Et Monmouth passa à cheval dans nos rangs, la tête nue, les yeux hagards, accompagné de Buyse, de Wade et d'une demi-douzaine d'autres.
Ils s'arrêtèrent à une longueur de pique de moi, et Saxon, jouant de l'éperon pour les rejoindre, leva son épée pour saluer.
Je ne pus m'empêcher de remarquer le contraste que faisait la mine calme et grave du vétéran, réfléchi en même temps que plein de vivacité, avec l'air à moitié égaré de l'homme que nous étions contraints de considérer comme notre chef.
—Qu'en pensez-vous, Colonel Saxon? cria-t-il d'une voix éperdue. Comment marche la bataille? Tout va-t-il bien de votre côté? Quelle erreur, hélas! quelle erreur I Allons-nous battre en retraite? Qu'en dites-vous?
—Nous tenons ferme ici, Majesté, répondit Saxon. M'est avis que si nous avions quelque chose dans le genre des palissades, des chevaux de frise, à l'espagnole, nous pourrions tenir tête même à la cavalerie.
—Oh! la cavalerie! s'écria l'infortuné Monmouth. Si nous nous tirons d'ici, Lord Grey aura des comptes à rendre. Elle s'est sauvée comme un troupeau de mouton. Quel chef pourrait tirer un parti quelconque de pareilles troupes? Ah! malheur! malheur! Ne marcherons-nous pas en avant?

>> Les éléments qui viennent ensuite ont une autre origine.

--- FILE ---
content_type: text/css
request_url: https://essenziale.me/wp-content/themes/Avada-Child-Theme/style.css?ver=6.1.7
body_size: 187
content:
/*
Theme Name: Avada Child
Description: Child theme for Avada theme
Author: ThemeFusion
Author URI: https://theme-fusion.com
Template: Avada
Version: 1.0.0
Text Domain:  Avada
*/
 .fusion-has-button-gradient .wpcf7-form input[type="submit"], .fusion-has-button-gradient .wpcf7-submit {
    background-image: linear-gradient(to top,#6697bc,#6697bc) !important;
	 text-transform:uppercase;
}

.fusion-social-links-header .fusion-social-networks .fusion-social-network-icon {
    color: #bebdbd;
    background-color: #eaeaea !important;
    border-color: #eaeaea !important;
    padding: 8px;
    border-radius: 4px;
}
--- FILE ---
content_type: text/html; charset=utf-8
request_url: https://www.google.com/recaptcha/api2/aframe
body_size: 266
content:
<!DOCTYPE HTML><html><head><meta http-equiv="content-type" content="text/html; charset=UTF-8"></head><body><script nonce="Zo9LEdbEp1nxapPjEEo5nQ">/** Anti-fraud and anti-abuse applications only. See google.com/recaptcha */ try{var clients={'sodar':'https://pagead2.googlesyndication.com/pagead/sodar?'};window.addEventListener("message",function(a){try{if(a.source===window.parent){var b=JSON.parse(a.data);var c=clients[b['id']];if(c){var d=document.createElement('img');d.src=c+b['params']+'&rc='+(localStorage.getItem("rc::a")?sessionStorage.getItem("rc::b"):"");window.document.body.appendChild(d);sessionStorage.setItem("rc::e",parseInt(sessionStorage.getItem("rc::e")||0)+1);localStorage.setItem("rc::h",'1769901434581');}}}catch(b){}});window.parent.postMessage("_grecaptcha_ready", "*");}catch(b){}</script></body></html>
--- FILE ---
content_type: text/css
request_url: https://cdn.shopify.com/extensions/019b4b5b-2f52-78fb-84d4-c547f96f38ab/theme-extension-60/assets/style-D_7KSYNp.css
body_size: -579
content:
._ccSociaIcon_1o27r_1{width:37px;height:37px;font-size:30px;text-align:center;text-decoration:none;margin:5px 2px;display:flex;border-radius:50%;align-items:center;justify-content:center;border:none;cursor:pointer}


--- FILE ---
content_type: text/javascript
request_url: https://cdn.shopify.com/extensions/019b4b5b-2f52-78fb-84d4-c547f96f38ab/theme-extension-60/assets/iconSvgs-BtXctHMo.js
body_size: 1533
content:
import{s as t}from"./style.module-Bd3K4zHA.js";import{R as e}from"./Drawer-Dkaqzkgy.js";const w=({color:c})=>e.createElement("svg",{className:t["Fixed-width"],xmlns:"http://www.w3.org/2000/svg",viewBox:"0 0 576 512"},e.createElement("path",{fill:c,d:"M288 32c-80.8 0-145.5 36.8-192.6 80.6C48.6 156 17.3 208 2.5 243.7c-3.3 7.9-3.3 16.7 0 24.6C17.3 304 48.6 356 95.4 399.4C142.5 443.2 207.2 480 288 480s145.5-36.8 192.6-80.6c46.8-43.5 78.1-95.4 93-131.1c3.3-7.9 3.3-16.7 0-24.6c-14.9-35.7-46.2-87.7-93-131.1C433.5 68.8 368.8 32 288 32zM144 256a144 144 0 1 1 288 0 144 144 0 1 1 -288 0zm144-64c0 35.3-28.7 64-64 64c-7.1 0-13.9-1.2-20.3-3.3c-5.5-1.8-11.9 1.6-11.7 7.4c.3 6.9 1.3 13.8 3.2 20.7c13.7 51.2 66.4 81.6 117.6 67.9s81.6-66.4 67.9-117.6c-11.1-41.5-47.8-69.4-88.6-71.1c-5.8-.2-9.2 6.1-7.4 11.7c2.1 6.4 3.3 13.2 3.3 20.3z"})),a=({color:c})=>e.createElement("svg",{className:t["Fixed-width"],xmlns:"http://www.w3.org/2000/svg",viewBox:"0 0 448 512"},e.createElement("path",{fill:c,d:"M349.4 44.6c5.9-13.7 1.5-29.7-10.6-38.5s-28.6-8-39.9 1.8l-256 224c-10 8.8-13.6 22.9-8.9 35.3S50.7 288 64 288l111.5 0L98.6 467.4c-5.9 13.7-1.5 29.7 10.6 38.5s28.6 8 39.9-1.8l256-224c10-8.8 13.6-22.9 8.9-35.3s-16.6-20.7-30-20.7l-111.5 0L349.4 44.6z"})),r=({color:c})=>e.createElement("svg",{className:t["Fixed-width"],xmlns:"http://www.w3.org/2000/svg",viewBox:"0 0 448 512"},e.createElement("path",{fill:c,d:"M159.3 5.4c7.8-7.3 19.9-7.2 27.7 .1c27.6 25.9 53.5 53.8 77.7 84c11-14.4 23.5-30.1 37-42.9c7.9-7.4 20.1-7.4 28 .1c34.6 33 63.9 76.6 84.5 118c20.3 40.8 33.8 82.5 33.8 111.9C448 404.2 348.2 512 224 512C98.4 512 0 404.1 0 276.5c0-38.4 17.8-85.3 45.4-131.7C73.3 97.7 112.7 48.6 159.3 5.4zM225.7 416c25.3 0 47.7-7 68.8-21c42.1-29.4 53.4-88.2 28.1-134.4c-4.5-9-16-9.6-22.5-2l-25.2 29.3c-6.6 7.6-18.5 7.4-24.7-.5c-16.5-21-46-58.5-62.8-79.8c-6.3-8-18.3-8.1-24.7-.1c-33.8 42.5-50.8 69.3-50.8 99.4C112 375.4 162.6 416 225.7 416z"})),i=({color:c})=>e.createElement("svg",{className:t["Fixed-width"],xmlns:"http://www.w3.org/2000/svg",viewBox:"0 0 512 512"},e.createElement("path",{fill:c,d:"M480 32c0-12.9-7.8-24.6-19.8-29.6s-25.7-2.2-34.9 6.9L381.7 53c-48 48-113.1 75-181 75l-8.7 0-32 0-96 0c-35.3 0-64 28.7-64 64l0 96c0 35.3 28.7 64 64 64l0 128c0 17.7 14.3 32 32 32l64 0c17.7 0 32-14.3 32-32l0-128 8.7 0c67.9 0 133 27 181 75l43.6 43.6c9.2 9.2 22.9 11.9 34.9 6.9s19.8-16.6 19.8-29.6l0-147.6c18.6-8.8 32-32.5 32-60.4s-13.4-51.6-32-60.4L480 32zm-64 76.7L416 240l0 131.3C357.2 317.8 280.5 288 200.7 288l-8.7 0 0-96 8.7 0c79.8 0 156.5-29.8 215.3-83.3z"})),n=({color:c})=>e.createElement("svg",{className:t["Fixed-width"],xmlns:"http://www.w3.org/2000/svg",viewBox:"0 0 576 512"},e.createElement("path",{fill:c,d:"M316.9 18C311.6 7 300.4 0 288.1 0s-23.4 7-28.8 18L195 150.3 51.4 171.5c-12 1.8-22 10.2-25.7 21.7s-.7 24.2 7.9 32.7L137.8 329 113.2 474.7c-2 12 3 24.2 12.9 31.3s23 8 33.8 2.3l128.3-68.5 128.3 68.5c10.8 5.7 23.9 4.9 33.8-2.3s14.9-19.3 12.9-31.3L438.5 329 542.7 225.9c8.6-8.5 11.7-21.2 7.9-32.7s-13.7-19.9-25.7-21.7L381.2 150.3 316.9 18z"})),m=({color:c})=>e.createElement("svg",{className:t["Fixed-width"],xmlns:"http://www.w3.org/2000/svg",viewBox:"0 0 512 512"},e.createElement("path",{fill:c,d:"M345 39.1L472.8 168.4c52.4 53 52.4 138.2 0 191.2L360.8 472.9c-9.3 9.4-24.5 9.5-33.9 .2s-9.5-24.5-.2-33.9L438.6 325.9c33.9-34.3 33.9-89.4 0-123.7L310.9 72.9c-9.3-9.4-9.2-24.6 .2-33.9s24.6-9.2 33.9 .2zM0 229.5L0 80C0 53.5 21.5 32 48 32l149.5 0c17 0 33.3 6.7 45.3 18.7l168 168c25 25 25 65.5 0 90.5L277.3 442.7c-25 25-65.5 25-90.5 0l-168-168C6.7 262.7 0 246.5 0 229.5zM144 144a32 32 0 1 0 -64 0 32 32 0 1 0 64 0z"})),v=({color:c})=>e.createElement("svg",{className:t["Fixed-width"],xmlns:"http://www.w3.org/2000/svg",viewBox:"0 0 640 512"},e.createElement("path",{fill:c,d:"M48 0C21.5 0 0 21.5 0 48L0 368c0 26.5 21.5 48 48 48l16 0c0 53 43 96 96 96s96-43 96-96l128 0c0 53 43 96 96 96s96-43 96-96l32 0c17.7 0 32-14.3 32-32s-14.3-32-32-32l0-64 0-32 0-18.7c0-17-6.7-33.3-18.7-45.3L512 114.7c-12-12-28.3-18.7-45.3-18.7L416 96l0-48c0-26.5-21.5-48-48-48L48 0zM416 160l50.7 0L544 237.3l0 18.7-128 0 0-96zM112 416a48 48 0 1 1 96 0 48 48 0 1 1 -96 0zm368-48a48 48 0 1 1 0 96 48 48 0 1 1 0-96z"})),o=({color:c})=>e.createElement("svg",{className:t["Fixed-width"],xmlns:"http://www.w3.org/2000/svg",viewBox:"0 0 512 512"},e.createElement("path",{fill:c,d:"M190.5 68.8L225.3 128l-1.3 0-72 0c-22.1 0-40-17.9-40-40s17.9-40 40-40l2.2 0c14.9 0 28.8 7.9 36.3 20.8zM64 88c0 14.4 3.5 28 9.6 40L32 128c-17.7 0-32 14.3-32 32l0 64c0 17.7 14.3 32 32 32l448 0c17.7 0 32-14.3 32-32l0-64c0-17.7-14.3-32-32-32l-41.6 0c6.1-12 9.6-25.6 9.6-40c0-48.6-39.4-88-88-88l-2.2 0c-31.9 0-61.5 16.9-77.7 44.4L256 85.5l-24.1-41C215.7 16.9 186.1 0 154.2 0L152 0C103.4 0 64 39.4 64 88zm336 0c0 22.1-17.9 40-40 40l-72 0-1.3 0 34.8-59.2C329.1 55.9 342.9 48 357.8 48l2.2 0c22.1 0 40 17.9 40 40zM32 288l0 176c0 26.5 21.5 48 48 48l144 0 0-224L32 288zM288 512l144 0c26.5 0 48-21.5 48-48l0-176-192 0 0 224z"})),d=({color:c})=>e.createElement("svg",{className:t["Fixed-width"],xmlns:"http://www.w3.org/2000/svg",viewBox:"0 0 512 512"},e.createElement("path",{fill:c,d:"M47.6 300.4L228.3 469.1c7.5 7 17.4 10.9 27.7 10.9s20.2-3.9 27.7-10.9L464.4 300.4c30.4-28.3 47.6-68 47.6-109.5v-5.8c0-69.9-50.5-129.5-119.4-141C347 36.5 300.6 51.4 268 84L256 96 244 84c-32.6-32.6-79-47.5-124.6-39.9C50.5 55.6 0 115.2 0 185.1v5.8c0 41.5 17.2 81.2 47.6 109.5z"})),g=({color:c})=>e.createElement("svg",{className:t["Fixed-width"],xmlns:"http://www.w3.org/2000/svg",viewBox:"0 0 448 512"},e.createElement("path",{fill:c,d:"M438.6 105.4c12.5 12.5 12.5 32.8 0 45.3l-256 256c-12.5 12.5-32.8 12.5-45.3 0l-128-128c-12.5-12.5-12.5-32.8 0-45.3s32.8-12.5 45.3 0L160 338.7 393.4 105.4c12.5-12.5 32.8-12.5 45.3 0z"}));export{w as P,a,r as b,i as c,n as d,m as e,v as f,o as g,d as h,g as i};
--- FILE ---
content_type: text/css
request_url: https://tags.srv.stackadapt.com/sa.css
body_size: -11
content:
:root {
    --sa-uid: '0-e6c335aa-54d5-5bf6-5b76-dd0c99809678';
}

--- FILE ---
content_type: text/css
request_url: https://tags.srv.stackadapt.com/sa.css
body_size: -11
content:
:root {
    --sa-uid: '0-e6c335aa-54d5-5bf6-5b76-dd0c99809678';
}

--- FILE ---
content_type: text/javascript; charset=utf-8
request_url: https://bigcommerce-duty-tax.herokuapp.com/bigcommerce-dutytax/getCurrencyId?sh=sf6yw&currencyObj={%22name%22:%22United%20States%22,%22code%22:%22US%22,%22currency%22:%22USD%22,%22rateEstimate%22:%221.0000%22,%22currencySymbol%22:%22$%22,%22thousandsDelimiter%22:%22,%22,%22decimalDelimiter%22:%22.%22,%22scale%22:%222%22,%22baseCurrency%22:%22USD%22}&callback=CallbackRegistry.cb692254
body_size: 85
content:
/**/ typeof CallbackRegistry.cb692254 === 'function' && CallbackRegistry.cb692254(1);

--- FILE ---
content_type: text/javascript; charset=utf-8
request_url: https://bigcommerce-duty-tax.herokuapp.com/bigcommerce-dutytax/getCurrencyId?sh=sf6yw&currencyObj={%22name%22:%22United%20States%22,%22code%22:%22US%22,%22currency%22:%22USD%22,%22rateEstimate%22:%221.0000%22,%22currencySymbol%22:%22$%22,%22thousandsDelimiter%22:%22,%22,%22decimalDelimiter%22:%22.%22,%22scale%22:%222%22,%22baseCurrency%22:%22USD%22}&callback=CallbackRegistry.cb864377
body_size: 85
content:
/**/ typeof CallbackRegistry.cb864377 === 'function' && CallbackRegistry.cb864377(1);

—Il n'y a aucune raison pour avancer, Majesté, maintenant que la surprise a échoué, dit Saxon. J'ai envoyé chercher des charrettes pour faire un pont sur la tranchée, conformément au plan qui est recommandé dans le traité De Vallis et fossis, mais elles sont inutiles pour le moment. Nous ne pouvons que combattre dans la position où nous sommes.
—Jeter des troupes de l'autre côté, ce serait les sacrifier, dit Wade. Nous avons fait de grosses pertes, mais d'après le coup d'œil que présente le bord opposé, je trouve que vous avez arrangé proprement les habits rouges.
—Tenez ferme, au nom de Dieu, tenez ferme! cria Monmouth, d'un ton d'affolement. La cavalerie a fui, l'artillerie aussi. Oh! que faire avec de pareilles gens? Que dois-je faire, hélas! hélas!
Il éperonna son cheval et partit au galop le long de la ligne continuant à se tordre les mains et à pousser ses lugubres lamentations.